I dropped the empty in Sacramento and picked up the relay. It was 29,045 lbs. according to the truck computer. Anything under 30,000 lbs we were told it is not necessary to scale.

But after I coupled up and pulled away the load felt heavy.

There was a non-certified scale on site and I ran over it and wrote down the weights on each of the axles. I didn't trust the scale but the load scaled out legal. Still, something didn't feel right.

Sixty miles later I passed the first weigh station on I-5 and it was closed. I thought of the axle weight numbers I had written down. I realized they added up to over 76,000 lbs. I was pulling a lot more than 29,000 lbs. I pulled the paperwork out and saw there was a second page I hadn't looked at. An additional 11,000 lbs had been added to the trailer.

The load was over 42,000 lbs. I needed to scale this thing immediately before I hit another weigh station.

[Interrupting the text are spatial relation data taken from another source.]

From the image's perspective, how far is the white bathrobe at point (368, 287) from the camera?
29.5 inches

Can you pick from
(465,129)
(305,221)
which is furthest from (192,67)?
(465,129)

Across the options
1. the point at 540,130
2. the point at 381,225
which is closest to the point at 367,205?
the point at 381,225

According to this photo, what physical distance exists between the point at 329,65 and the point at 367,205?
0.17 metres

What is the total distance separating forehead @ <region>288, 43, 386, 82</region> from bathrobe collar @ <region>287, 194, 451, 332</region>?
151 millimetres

My navigation said the nearest Cat Scale was 40 miles away. Fortunately, the nearest weigh station was 20 miles after that. Still, if the load could not be made legal I was over 100 miles from where I picked it up. High command would not be pleased.

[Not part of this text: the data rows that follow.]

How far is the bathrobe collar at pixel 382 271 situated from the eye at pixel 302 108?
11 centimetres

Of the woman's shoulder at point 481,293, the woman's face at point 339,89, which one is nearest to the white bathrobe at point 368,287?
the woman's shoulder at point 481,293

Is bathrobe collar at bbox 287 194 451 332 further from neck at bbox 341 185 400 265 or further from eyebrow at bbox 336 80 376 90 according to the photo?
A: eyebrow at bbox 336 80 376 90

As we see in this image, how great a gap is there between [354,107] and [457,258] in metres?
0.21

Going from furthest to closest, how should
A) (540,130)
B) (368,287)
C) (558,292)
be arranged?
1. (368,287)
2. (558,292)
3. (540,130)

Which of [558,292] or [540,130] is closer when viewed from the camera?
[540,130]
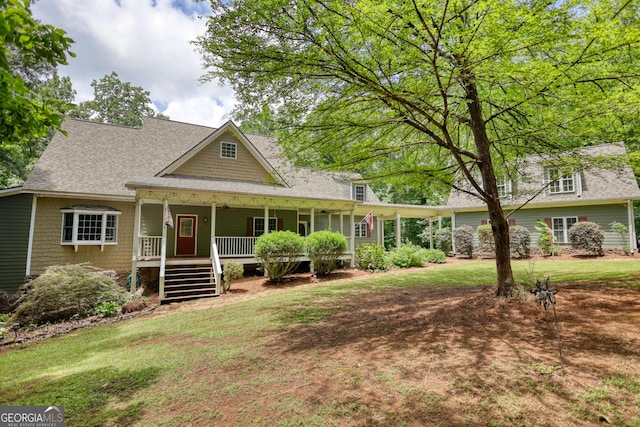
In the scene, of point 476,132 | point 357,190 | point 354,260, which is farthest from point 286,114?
point 357,190

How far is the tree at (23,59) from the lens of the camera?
6.85ft

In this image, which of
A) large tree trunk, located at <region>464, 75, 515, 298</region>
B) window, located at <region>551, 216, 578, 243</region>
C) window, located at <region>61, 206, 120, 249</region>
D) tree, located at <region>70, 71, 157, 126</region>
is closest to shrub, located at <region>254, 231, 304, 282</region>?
window, located at <region>61, 206, 120, 249</region>

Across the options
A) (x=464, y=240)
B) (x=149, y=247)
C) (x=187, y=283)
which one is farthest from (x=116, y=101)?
(x=464, y=240)

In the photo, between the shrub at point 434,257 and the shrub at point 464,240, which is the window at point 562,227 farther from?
the shrub at point 434,257

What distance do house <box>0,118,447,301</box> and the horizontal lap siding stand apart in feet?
0.10

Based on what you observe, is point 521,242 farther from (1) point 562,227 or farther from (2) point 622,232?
(2) point 622,232

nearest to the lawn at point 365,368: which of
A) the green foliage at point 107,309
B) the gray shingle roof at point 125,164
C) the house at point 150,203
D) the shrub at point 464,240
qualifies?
the green foliage at point 107,309

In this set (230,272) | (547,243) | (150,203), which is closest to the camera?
(230,272)

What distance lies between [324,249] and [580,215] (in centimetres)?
1630

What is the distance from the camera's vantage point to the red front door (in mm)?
14070

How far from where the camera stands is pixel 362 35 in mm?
4023

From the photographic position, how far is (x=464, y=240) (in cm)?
1981

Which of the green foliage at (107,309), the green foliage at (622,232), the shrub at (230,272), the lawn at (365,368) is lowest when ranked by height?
the green foliage at (107,309)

I scaled it at the truck stop and went in for the ticket.

There was 34,000 lbs exactly on the drive axles. I knew the law stated it had to be under 34,000 but I couldn't remember if it was legal at exactly that number. Nobody at the truck stop seemed to know either.

The tandems were already all the way forward so the only way to move weight off the drive axles was by pushing the fifth wheel the one remaining notch forward. But this would have the effect of moving 350 lbs off the drive axles and putting me about 50 lbs over the steer axle 12,000 lbs limit.

I would need to cut at least 50lbs of weight from the cab. The only thing to do would be to jettison the ketchup. That would bring my steer axle weight back below 12,000. The ketchup would have to go. The high command would have to understand. 

I lifted out each of the boxes and set them beside a dumpster.

I pulled back onto the scale for the re-weigh and went inside for the ticket. 

It was a success. By jettisoning the ketchup I was now legal by 40 lbs. on the steer axle.


Exploitation, Part II

Private equity has shifted much of the legal liability of truck operation onto the driver. Private equity has accomplished this through lobbying the CMSA for expanded safety protocols that put all blame upon the driver and relieve the private equity ownership of liability. Both the private equity ownership and government can claim the public is safer. Its devious and well played on both their parts, because the accident lawyers (who are powerful politically as well) are still in business but are only able to strip the assets off drivers, not the private equity owned trucking companies. The federal government has added paperwork and requirements of drivers, hours of service regulations that when broken can trigger fines of thousands of dollars. So the federal government has opened up a new cash stream off the truck driver. 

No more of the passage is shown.